If the name Leif Edling doesn’t mean anything to you, then you’re woefully unfamiliar with one of the greatest riffsmiths of this generation. As the bassist and chief songwriter of the legendary Candlemass, Edling shepherded the still-nascent scene of doom metal into a new and epic direction starting in 1986 and continuing into the present day. But now that Candlemass won’t be releasing any new material after last year’s phenomenal capstone Psalms For The Dead, Edling has had to find something new to occupy his creative talents with. Enter Avatarium, a new doom group with Edling at the helm and featuring many musicians he’s worked with in the past, as well as the brand new and relatively unknown lead vocalist Jennie-Ann Smith. How much of a departure from the sounds of Candlemass will Avatarium be? Will they please both doom elders and new fans alike? And will Jennie-Ann Smith ever start returning my calls?
Right off the bat with the lead single “Moonhorse,” it’s easy to tell that Avatarium is a very different beast from the classic sound of Candlemass. The beefy walls of guitar riffage are still there, as are the rapturous keys and the drums that thunder like the hammers of Hephaestus, but Smith’s mezzo-soprano croon adds an entirely new dimension to the standard formula. Her voice interplays with the lighter elements of the sound brilliantly, and the breaks in the wall of doom sound like sunbeams piercing through heavy stormclouds. This element alone makes Avatarium worth listening to, and the fact that the songs are catchy and memorable certainly helps too.
If I had to pick out one issue that could be viewed as a negative, it’s that some of the songs feel as though they were jigsawed together. Lighter passages give way to heavier ones without any sort of telegraphed lead-in, so the songs can feel disjointed and stilted in places, but this is an element that even the earliest classics of Candlemass’ repertoire had in abundance.
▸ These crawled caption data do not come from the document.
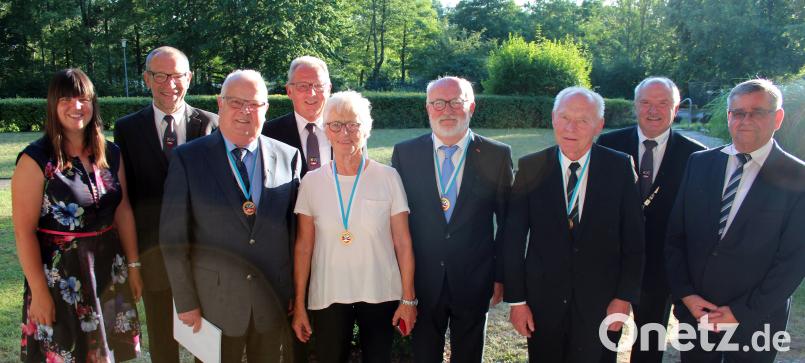 Neue Träger der Eschenbacher Bürgermedaille sind: Franz Dilling (Dritter von links), Hannelore Ott (Mitte), Karlheinz Keck (Vierter von rechts) und Peter Hübl (Dritter von rechts). Zur Auszeichnung gratulieren (von rechts) Stadtverbandsvorsitzender Dieter Kies, Bürgermeister Peter Lehr, dritter Bürgermeister Klaus Lehl, zweiter Bürgermeister Karl Lorenz und VG-Geschäftsführerin Heike Biersack. stg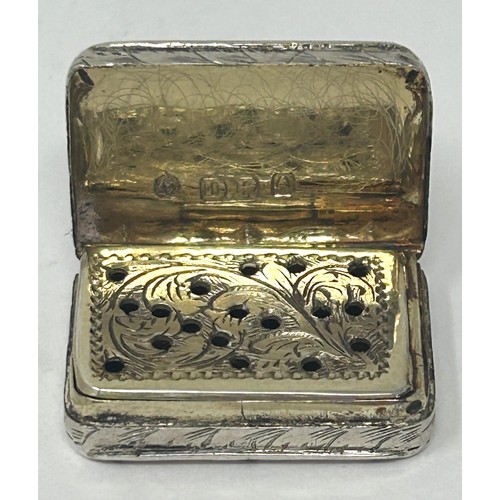 116 - A 19th century silver vinaigrette, 6.2 g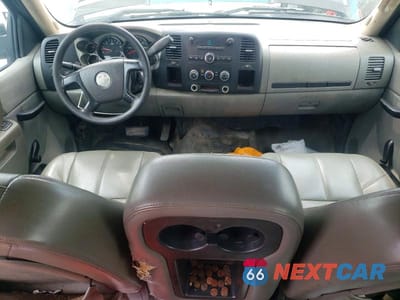 Zdjęcie 8 z 12 samochodu: 2010 CHEVROLET SILVERADO C3500 VIN:1GB4CZBK8AF128372 - miniatura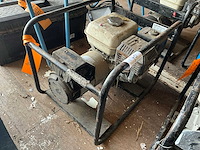 2005 europower ep2500 stroomaggregaat - afbeelding 1 van  4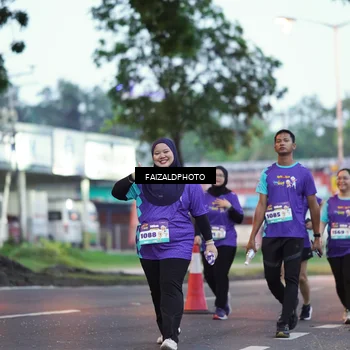 Runner Photo 8325816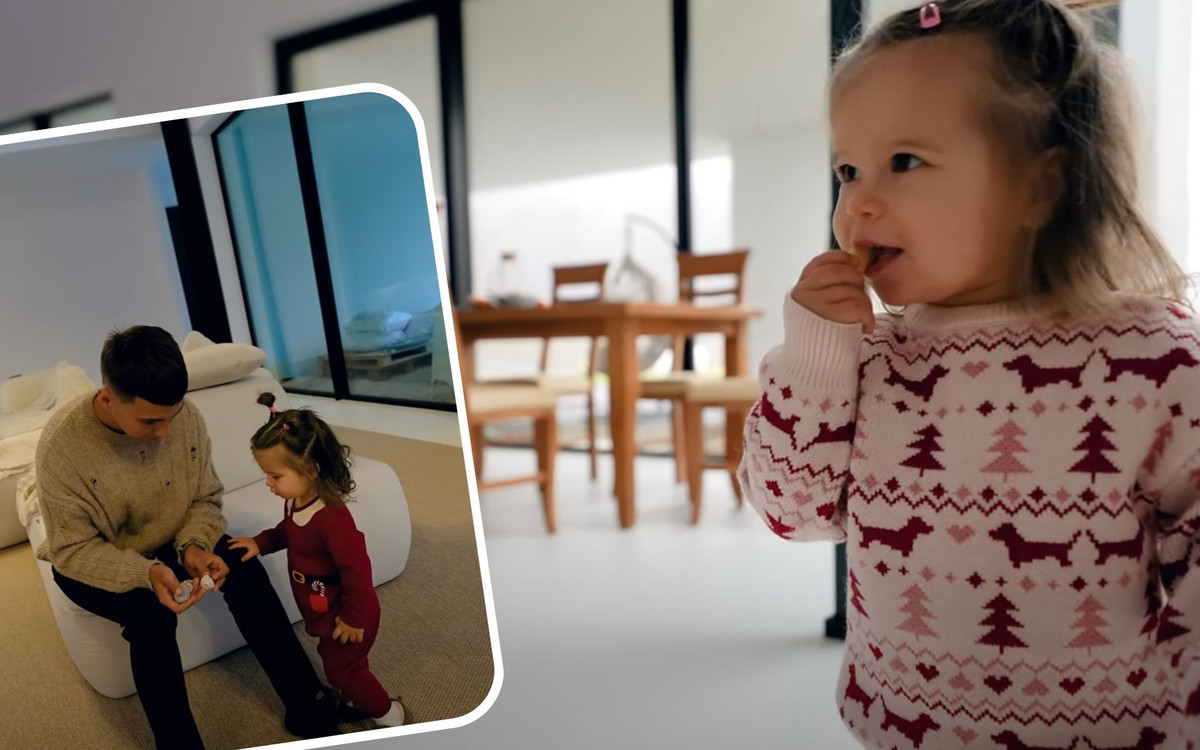 Dom rodziców Wersow. Beton, biel i ogromna przestrzeń (ZDJĘCIA)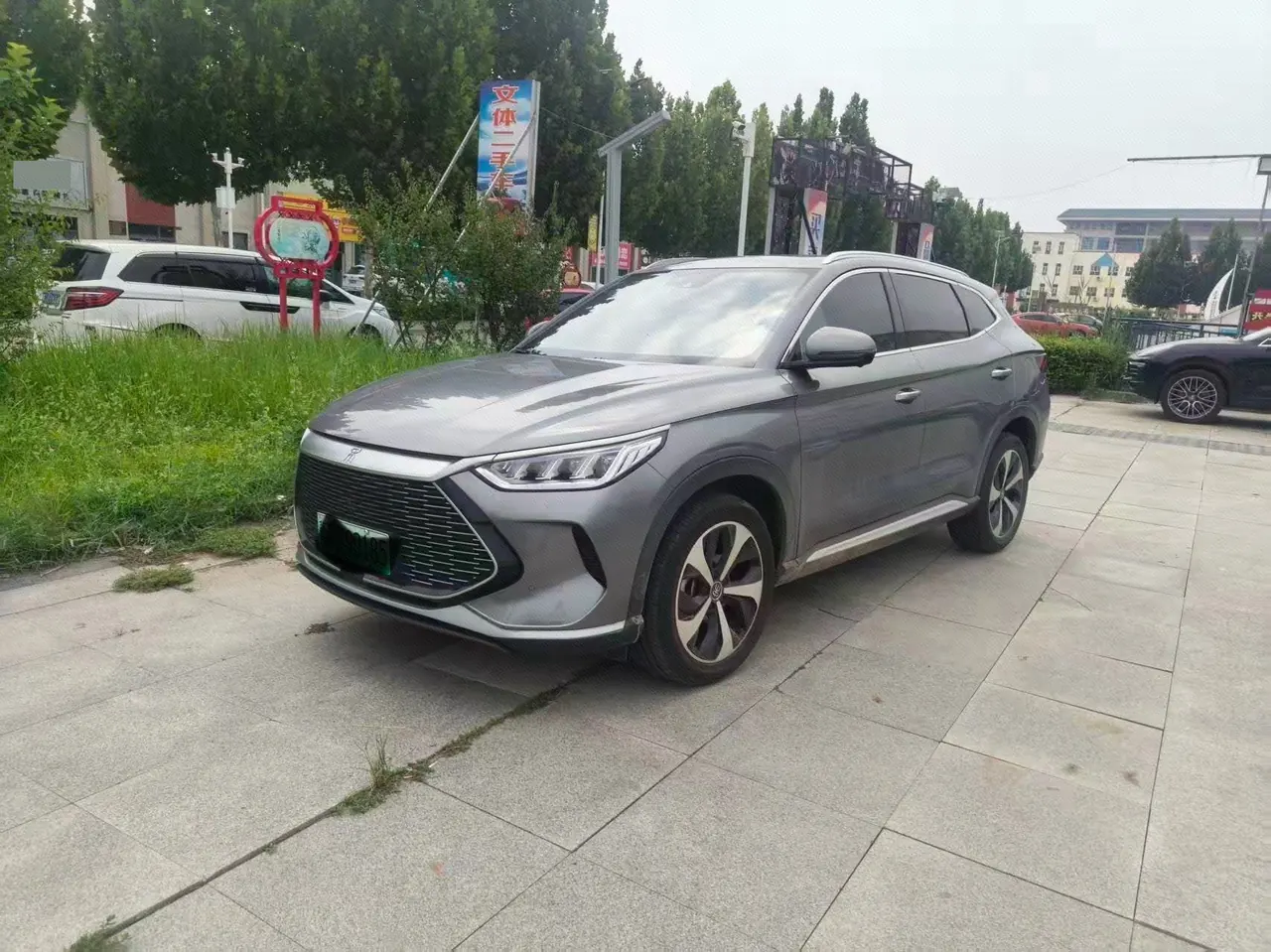 打开图片灯箱:BYD Song PLUS New Energy 2021 Song PLUS DM-i 1.5 Stepless 51KM Honorable Automatic Gear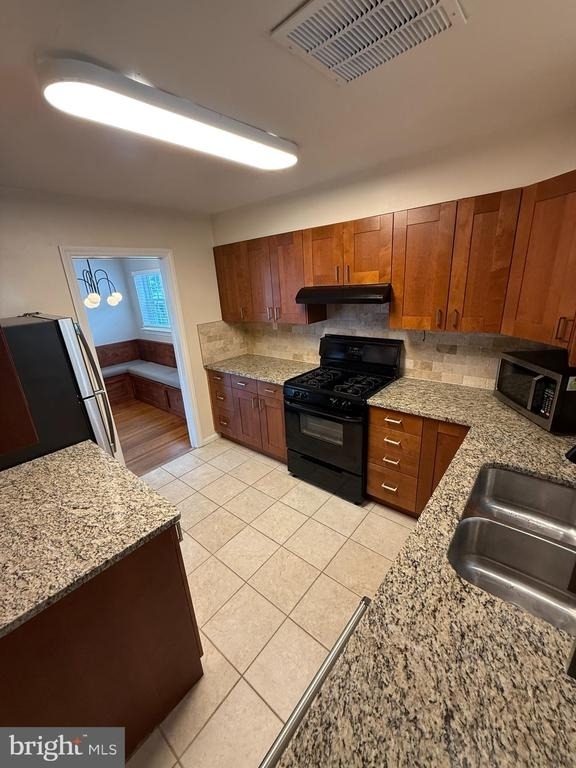 2632 N Sycamore Street - Photo 7
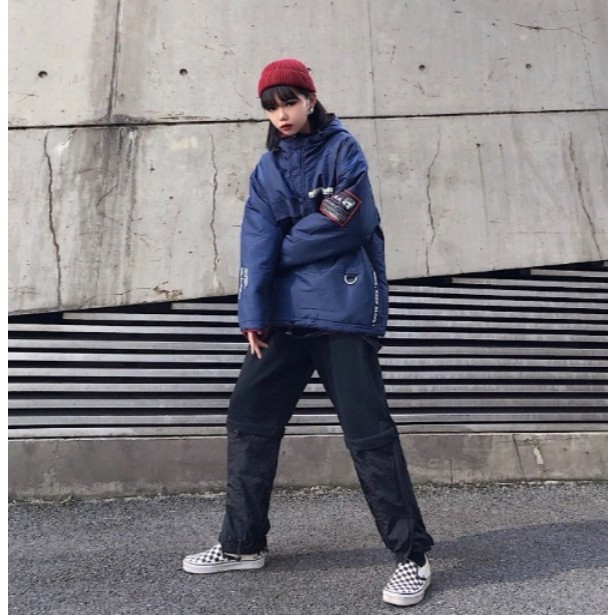 CLASSIC SLIP-ON Classic Black/White สบาย canvas shoe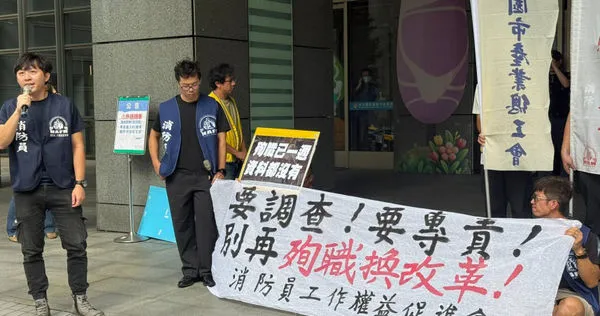 消促會今早聚集市府外陳情,替2殉職勇消討公道盼能儘速拿到事故當日資料。(圖/沈建邦攝)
And once you’ve become more familiar with the structure of the record after the second or third listen, you can start to see how everything does, in fact, fall into place. It takes a few listens to appreciate Avatarium, but it’s definitely worth those few listens.
This is similar enough to classic Candlemass for the seasoned acolyte of Epicus Doomicus Metallicus to find something enjoyable. At the same time, it has a level of accessibility that most doom metal can’t help to reach. Smith’s airy vocals and occasional digressions into lighter instrumentation do an excellent job of balancing out the heavier moments, and while their inclusion is unusual, it’s far from unwelcome. Given everything we’ve heard from Candlemass over their career, it feels almost refreshing. So Leif Edling may not be doing what he does best here with Avatarium, but whatever he’s doing is being done exceptionally well.